- **WORK REQUIRED**: Locate the line that contains "This picture has". Print it and every subsequent line through the final line of the records, exactly and only those.
*** SOURCE RECORDS
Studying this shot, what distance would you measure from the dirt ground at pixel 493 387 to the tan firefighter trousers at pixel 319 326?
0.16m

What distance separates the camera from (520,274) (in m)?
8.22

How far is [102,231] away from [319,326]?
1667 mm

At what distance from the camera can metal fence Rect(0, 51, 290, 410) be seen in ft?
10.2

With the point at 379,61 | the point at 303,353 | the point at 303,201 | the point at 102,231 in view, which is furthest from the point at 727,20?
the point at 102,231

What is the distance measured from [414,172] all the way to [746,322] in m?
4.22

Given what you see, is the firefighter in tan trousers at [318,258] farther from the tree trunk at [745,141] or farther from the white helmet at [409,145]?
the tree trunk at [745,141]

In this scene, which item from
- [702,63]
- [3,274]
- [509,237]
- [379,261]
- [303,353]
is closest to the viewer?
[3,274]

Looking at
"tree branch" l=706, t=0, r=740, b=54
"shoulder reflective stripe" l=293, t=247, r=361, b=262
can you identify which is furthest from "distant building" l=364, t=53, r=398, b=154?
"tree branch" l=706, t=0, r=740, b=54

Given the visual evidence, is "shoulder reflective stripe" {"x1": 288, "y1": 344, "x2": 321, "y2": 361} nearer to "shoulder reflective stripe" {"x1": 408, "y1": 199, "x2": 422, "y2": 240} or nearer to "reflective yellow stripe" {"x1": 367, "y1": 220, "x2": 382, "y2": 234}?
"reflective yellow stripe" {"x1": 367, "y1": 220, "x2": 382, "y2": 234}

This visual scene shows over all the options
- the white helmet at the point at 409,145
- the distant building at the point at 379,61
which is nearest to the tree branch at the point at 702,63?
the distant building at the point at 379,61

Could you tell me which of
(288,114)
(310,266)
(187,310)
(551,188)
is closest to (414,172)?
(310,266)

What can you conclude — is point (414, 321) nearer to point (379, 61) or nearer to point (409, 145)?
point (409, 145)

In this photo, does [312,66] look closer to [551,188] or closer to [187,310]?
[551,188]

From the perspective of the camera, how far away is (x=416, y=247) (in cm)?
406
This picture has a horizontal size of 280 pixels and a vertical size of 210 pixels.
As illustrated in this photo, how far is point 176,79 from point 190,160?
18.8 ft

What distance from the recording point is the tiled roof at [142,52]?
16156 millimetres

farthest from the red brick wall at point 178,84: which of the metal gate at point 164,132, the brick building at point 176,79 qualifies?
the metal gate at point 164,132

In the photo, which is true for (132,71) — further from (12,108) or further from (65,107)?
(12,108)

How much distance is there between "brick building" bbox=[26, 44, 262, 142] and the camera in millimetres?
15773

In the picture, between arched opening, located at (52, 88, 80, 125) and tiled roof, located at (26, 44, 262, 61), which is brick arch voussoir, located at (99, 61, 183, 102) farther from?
******
- **TASK OUTPUT**:
This picture has a horizontal size of 280 pixels and a vertical size of 210 pixels.
As illustrated in this photo, how far is point 176,79 from point 190,160?
18.8 ft

What distance from the recording point is the tiled roof at [142,52]?
16156 millimetres

farthest from the red brick wall at point 178,84: which of the metal gate at point 164,132, the brick building at point 176,79 qualifies?
the metal gate at point 164,132

In the photo, which is true for (132,71) — further from (12,108) or further from (65,107)?
(12,108)

How much distance is there between "brick building" bbox=[26, 44, 262, 142] and the camera in millimetres?
15773

In the picture, between arched opening, located at (52, 88, 80, 125) and tiled roof, located at (26, 44, 262, 61), which is brick arch voussoir, located at (99, 61, 183, 102) farther from?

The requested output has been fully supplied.